Why do we celebrate birthdays with cakes? Where is this law written, and more importantly, why has the thought to rebel never occurred to me before now?
It turns out, birthday cakes can trace their origins back to no less mighty a people than the Greeks, who offered moon-shaped cakes to the lunar goddess, Artemis. They lit these with candles to represent the radiant glow of the moon. Modern birthday celebrations are more closely related to the Kinderfeste parties of medieval Germany, which were held in honor of a child's birthday, and included cakes lit with candles.
So there is some precedent for our birthday cake ways, but that doesn't mean we can't shake things up. There are such few cakes that really excite me, yet a vast world of culinary options that do. Wild Boar Ragu, for example—that's something I'm pumped to eat, always. I'm pretty sure it can accommodate a candle, it's just a matter of carefully arranging the pappardelle.
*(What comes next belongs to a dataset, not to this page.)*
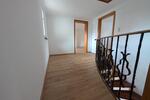Reihenhaus Leun - 5 Zimmer, 110 m&sup2;, 970&euro; | Angebot:27620715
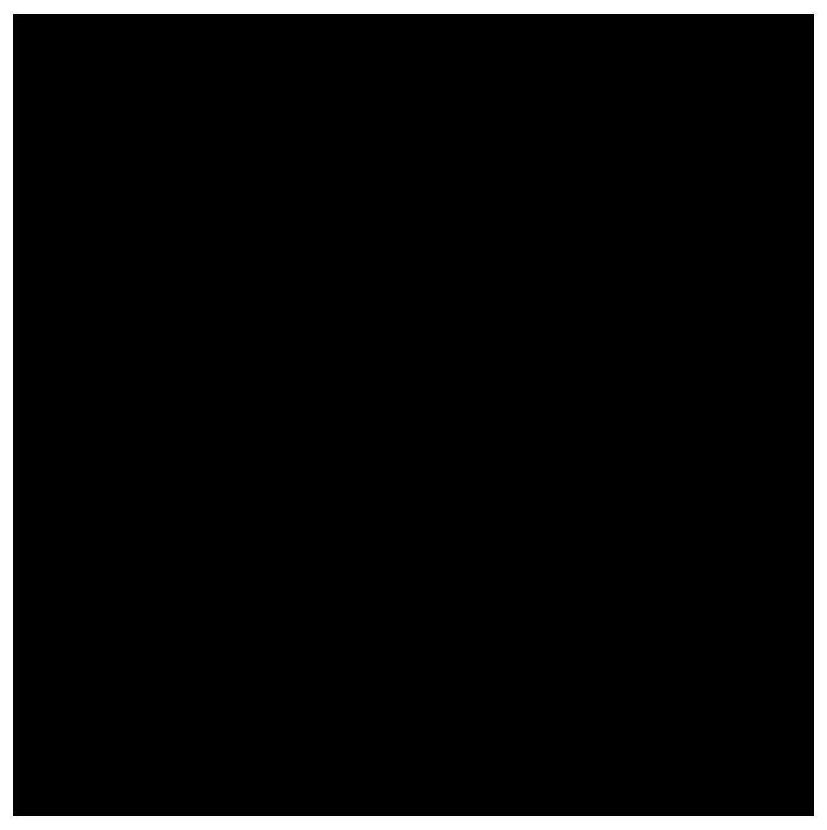 A kind of test method of sodium content and sodium distribution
A quick poll of our team revealed I am not alone in my desire for cake alternatives:
Sarah: "Baba ghanouj, first choice."
Amanda: "Baguette + butter + candle."
Kenzi: "Warm brioche + butter + salt + candle." Also, "CEREAL!"
Leslie: "Anything but cake...pie would be first choice!"
Sarah D.: "I always have birthday pie! Last year, this included a candle."
Sam: "Burrito cake." Or, a "root beer float."
Now, I open the floor to you: What non-cake item do you edgy folks eat on your birthday? Have you ever stuck a candle in a steak? Do you want to? Tell us in the comments!